▶ [Exercise task] Copy out the full listing below word for word, omitting the pictures.

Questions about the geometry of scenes
^^^^^^^^

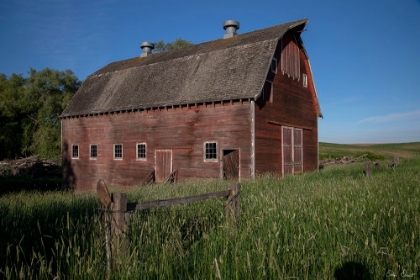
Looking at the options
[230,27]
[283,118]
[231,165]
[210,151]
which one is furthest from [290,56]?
[231,165]

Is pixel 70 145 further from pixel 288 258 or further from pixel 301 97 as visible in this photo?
pixel 288 258

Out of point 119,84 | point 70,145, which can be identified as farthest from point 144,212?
point 70,145

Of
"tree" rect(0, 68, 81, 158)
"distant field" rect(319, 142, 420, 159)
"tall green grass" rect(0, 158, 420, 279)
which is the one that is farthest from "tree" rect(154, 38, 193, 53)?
"tall green grass" rect(0, 158, 420, 279)

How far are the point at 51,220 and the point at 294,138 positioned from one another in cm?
1621

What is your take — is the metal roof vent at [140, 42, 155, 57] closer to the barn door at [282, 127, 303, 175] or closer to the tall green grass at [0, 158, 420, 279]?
the barn door at [282, 127, 303, 175]

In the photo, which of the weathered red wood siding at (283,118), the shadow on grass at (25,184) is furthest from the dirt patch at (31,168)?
the weathered red wood siding at (283,118)

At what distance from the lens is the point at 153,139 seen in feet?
65.3

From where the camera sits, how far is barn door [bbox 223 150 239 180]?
16.6 metres

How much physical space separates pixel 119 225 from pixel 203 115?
14.0 meters

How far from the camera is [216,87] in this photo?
695 inches

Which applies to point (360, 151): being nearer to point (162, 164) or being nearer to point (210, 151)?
point (210, 151)

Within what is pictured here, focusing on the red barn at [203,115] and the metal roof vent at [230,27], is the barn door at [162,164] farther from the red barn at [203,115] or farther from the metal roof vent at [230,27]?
the metal roof vent at [230,27]

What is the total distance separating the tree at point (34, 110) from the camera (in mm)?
38344

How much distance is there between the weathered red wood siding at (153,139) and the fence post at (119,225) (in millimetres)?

^^^^^^^^

▶ [Correct answer]
Looking at the options
[230,27]
[283,118]
[231,165]
[210,151]
which one is furthest from [290,56]?
[231,165]

Is pixel 70 145 further from pixel 288 258 or further from pixel 301 97 as visible in this photo?
pixel 288 258

Out of point 119,84 | point 70,145, which can be identified as farthest from point 144,212?
point 70,145

Of
"tree" rect(0, 68, 81, 158)
"distant field" rect(319, 142, 420, 159)
"tall green grass" rect(0, 158, 420, 279)
which is the one that is farthest from "tree" rect(154, 38, 193, 53)?
"tall green grass" rect(0, 158, 420, 279)

How far are the point at 51,220 and the point at 294,138 positioned from one another in cm?
1621

What is your take — is the metal roof vent at [140, 42, 155, 57] closer to the barn door at [282, 127, 303, 175] or closer to the tall green grass at [0, 158, 420, 279]?
the barn door at [282, 127, 303, 175]

In the photo, which of the weathered red wood siding at (283,118), the shadow on grass at (25,184) is furthest from the dirt patch at (31,168)?
the weathered red wood siding at (283,118)

At what distance from the lens is the point at 153,139 seen in feet?
65.3

From where the camera sits, how far is barn door [bbox 223 150 239 180]?
16.6 metres

How much physical space separates pixel 119 225 from pixel 203 115?
14.0 meters

How far from the camera is [216,87] in this photo?
695 inches

Which applies to point (360, 151): being nearer to point (162, 164) or being nearer to point (210, 151)?
point (210, 151)

Within what is pictured here, focusing on the red barn at [203,115] and the metal roof vent at [230,27], is the barn door at [162,164] farther from the red barn at [203,115] or farther from the metal roof vent at [230,27]?
the metal roof vent at [230,27]

What is the total distance separating the tree at point (34, 110) from the camera (in mm)?
38344

How much distance is there between the weathered red wood siding at (153,139) and the fence post at (119,225) (in millimetres)?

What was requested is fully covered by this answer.